Collected material START

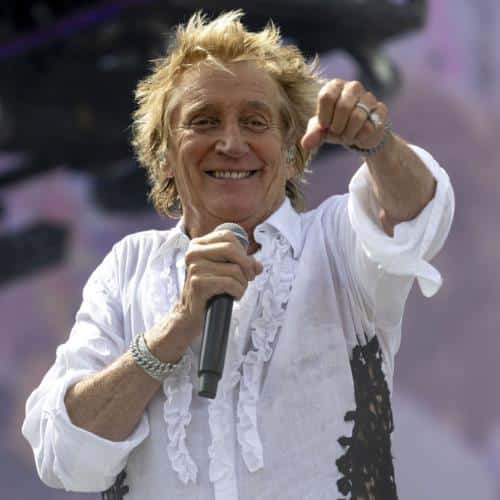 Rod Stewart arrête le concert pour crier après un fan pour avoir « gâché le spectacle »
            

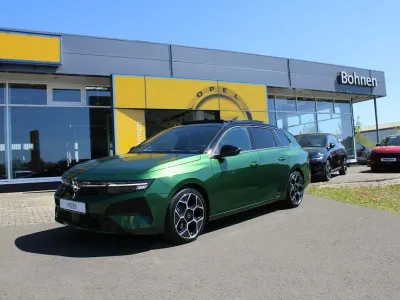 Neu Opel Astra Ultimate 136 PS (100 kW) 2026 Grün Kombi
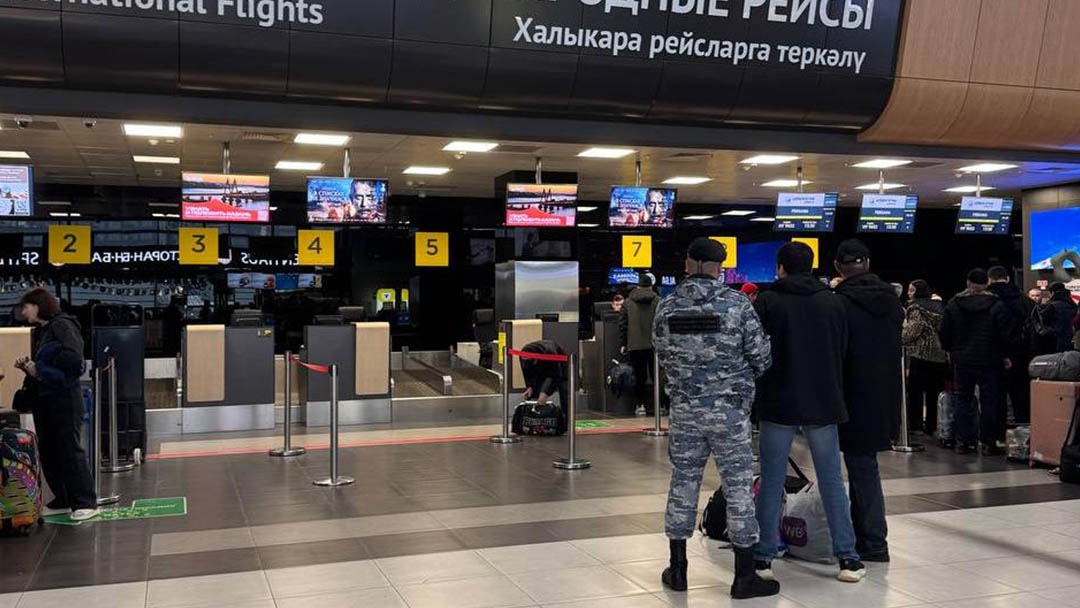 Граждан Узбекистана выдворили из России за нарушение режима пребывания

Collected material END

Problem — A verbatim retyping of the listing, without any pictures, is the expected answer.

Exercise answer —
 Rod Stewart arrête le concert pour crier après un fan pour avoir « gâché le spectacle »
            

 Neu Opel Astra Ultimate 136 PS (100 kW) 2026 Grün Kombi
 Граждан Узбекистана выдворили из России за нарушение режима пребывания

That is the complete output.